── TEXT EXTRACT ──
# Autodiff in Practice: Forward-Mode, Reverse-Mode, VJPs

This notebook is a hands-on companion to a lecture on automatic differentiation.  
You will:
- Build intuition for forward- and reverse-mode AD.
- Work through small symbolic chains.
- Implement backpropagation for a tiny linear–ReLU network in NumPy.
- Verify gradients via finite differences.
- Practice deriving Jacobian-vector products (JVPs) and vector-Jacobian products (VJPs).


In [None]:

import numpy as np

np.set_printoptions(suppress=True, linewidth=120)
def seed_all(seed=0):
    np.random.seed(seed)

seed_all(42)



## Part 1 — Forward-mode warm-up

We track both values and directional derivatives as we **move forward**.

Chain:
\begin{align}
h_1 &= 2x,\\
h_2 &= h_1^2,\\
y &= \sin(h_2).
───
── DATA SHOWN ──
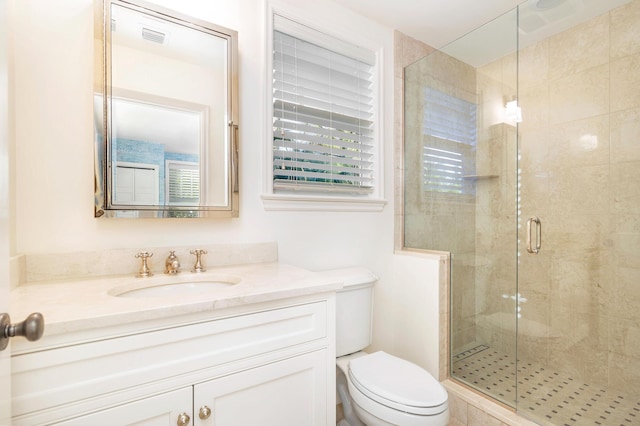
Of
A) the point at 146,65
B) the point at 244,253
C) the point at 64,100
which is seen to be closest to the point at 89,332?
the point at 244,253

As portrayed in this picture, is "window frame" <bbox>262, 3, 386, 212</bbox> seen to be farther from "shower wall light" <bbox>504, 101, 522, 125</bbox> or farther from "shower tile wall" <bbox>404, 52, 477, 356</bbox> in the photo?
"shower wall light" <bbox>504, 101, 522, 125</bbox>

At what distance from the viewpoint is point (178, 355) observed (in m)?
0.86

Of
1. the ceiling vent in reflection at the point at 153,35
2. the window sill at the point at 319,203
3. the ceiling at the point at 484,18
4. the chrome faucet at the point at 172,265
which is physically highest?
the ceiling at the point at 484,18

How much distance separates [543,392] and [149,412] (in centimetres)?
195

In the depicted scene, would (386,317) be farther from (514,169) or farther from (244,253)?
(514,169)

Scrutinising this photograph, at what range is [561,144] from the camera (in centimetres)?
199

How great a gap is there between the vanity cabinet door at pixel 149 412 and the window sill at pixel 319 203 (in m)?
0.91

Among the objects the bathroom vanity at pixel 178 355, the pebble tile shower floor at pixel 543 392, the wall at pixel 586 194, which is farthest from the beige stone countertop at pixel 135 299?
the wall at pixel 586 194

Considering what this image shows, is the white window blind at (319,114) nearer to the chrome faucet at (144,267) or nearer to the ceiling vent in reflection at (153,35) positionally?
the ceiling vent in reflection at (153,35)

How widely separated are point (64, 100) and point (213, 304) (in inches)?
38.7

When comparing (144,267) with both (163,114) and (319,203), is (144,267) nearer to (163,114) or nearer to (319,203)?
(163,114)

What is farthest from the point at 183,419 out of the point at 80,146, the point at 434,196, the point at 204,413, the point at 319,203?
the point at 434,196

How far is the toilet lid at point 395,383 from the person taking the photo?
3.82 ft

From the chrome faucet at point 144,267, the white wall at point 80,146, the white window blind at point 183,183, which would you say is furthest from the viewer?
the white window blind at point 183,183
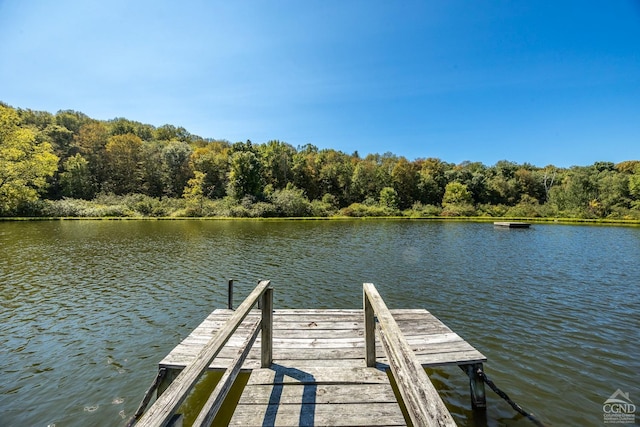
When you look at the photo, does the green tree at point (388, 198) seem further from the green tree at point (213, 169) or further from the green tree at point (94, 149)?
the green tree at point (94, 149)

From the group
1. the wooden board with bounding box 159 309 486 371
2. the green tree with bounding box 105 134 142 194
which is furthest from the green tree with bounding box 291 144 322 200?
the wooden board with bounding box 159 309 486 371

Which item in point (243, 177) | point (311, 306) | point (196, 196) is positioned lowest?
point (311, 306)

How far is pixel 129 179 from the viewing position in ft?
183

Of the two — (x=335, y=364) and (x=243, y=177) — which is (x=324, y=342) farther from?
(x=243, y=177)

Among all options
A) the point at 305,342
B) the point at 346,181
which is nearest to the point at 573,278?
the point at 305,342

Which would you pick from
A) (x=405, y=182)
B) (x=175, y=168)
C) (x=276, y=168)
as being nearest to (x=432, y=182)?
(x=405, y=182)

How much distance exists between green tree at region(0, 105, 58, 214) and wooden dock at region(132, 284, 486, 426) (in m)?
40.3

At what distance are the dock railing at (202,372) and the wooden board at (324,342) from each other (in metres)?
0.67

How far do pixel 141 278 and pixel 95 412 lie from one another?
25.3 feet

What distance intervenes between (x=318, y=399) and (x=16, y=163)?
144ft

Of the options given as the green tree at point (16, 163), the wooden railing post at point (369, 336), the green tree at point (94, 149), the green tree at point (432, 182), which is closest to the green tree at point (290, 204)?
the green tree at point (432, 182)

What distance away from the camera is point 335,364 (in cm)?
436

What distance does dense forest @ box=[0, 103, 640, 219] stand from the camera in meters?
38.8

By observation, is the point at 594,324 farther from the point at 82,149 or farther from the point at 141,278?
the point at 82,149
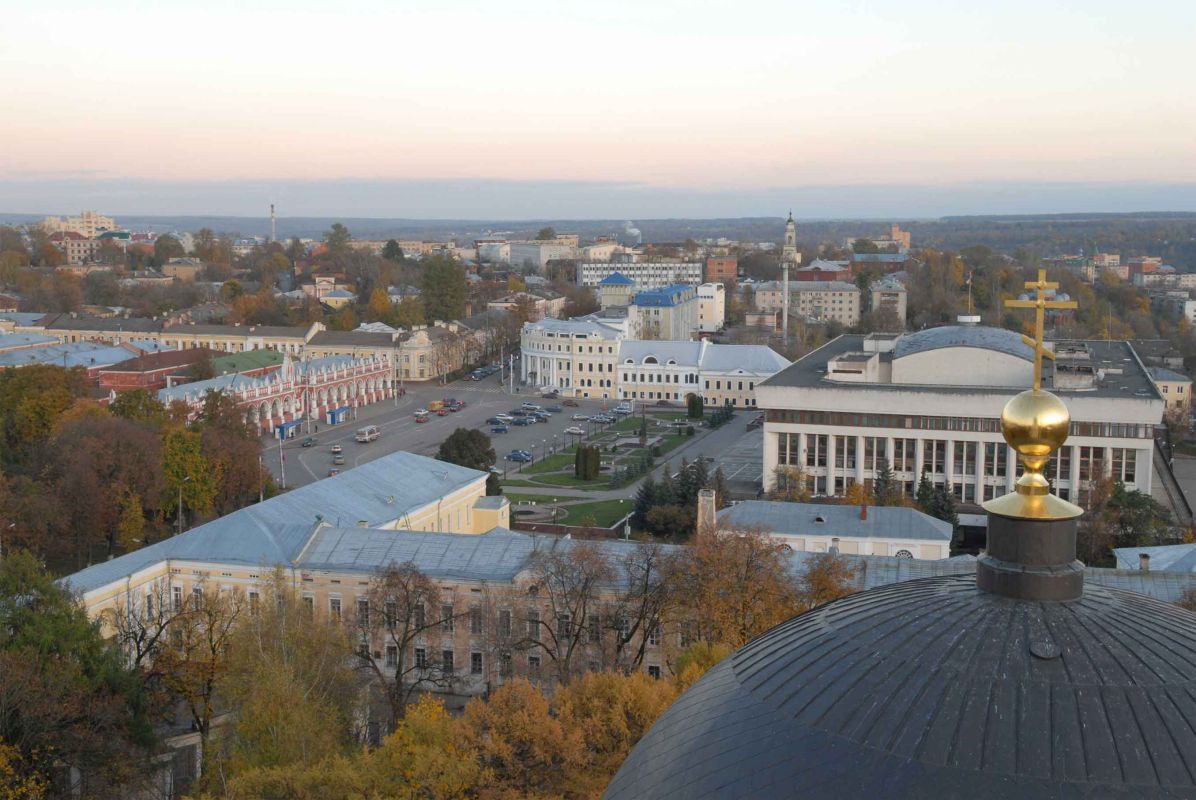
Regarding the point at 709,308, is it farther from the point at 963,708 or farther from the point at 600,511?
the point at 963,708

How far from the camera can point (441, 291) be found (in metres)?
88.4

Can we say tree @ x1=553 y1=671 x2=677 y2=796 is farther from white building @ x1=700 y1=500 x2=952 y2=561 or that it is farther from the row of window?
the row of window

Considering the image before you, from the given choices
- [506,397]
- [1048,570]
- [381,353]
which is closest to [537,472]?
[506,397]

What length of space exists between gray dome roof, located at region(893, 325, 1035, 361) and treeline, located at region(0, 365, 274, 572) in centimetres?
2516

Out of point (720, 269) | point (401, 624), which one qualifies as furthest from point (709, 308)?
point (401, 624)

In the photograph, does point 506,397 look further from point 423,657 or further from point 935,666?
point 935,666

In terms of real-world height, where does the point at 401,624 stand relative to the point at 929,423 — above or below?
below

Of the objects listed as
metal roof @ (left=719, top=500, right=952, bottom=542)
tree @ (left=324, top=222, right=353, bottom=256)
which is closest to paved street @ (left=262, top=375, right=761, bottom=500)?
metal roof @ (left=719, top=500, right=952, bottom=542)

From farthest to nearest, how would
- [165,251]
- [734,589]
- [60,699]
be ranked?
[165,251] → [734,589] → [60,699]

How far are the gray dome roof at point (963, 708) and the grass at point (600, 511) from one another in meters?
30.9

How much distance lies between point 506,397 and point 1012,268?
73.5 metres

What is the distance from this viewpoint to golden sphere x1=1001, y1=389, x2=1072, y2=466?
6.98 metres

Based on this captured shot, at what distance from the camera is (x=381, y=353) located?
7338 centimetres

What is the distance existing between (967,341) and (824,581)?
2665 centimetres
───
## REQUIREMENT
Answer these questions from the autodiff notebook, one per line:
1. In which library does the notebook have you implement backpropagation for the tiny linear–ReLU network?
2. What value is passed to seed_all in the code?
3. In the forward-mode chain, how is h_1 defined?
The collected data is not needed for any of the work here.

## OUTPUT OF THE EXERCISE
1. NumPy
2. 42
3. h_1 = 2x